Only a small fraction of the disease burden from the risk factors considered was among those aged 5 to 14 years. This was because some of the leading conditions that affect this age group, such as motor vehicle accidents and other injuries and depression, have complex and heterogeneous causes that could not easily be included in the risk-based framework used. For other leading diseases of this group, such as diarrhea and lower respiratory infections, most epidemiological studies have focused on children younger than five and do not provide estimates of hazardous effects for older children.

Figure 4.2 presents the burden of disease due to the 10 leading risk factors for low- and middle-income countries and for high-income countries by disease or disease group. Leading causes of the burden of disease in low- and middle-income countries include the risk factors affecting the poor and associated with communicable, maternal, perinatal, and nutritional conditions (Group I)—such as childhood underweight (8.7 percent); unsafe water, sanitation, and hygiene (3.7 percent); indoor smoke from household use of solid fuels (3.0 percent); and unsafe sex (5.8 percent)—along with risk factors for noncommunicable diseases (Group II), including addictive substances, nutrition related risks, and physical inactivity.
[Figure 4.2]

The relative contribution of unsafe sex was disproportionately larger in Sub-Saharan Africa (17.8 percent) than in all other regions, because HIV/AIDS prevalence and mortality are higher in Sub-Saharan Africa than anywhere else. This makes unsafe sex a leading cause of the burden of disease in this region together with childhood underweight (17.1 percent). The outcomes of these two risk factors were mostly communicable, maternal, perinatal, and nutritional conditions, which dominate the disease burden in high-mortality developing regions.

In addition to their relative magnitude, the absolute loss of healthy life years attributed to risk factors in low- and middle-income regions is enormous.

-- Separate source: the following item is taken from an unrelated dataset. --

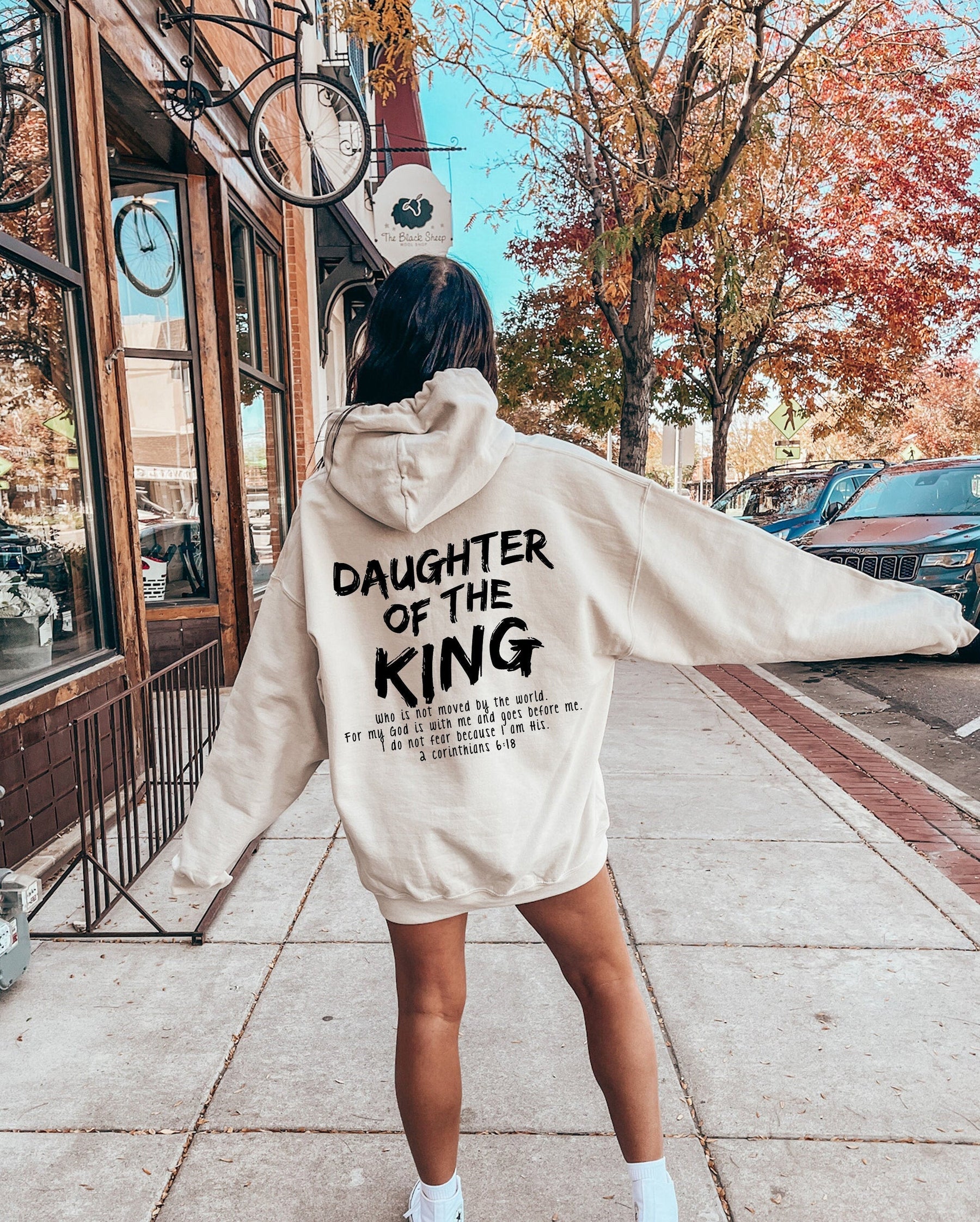 King's Daughter Christian Women's Beautiful Bible Verse Sweatshirt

In these regions, which account for 85 percent of the global population, childhood underweight and unsafe sex alone contributed more to the loss of healthy life (200 million DALYs[3,0]) than all diseases and injuries in high-income countries (149 million DALYs[3,0]). In high-income countries, smoking (12.9 percent), high blood pressure (9.3 percent), overweight and obesity (7.2 percent), high cholesterol (6.3 percent), and alcohol use (4.4 percent) were the leading causes of loss of healthy life, contributing mainly to noncommunicable diseases and injuries (groups II and III).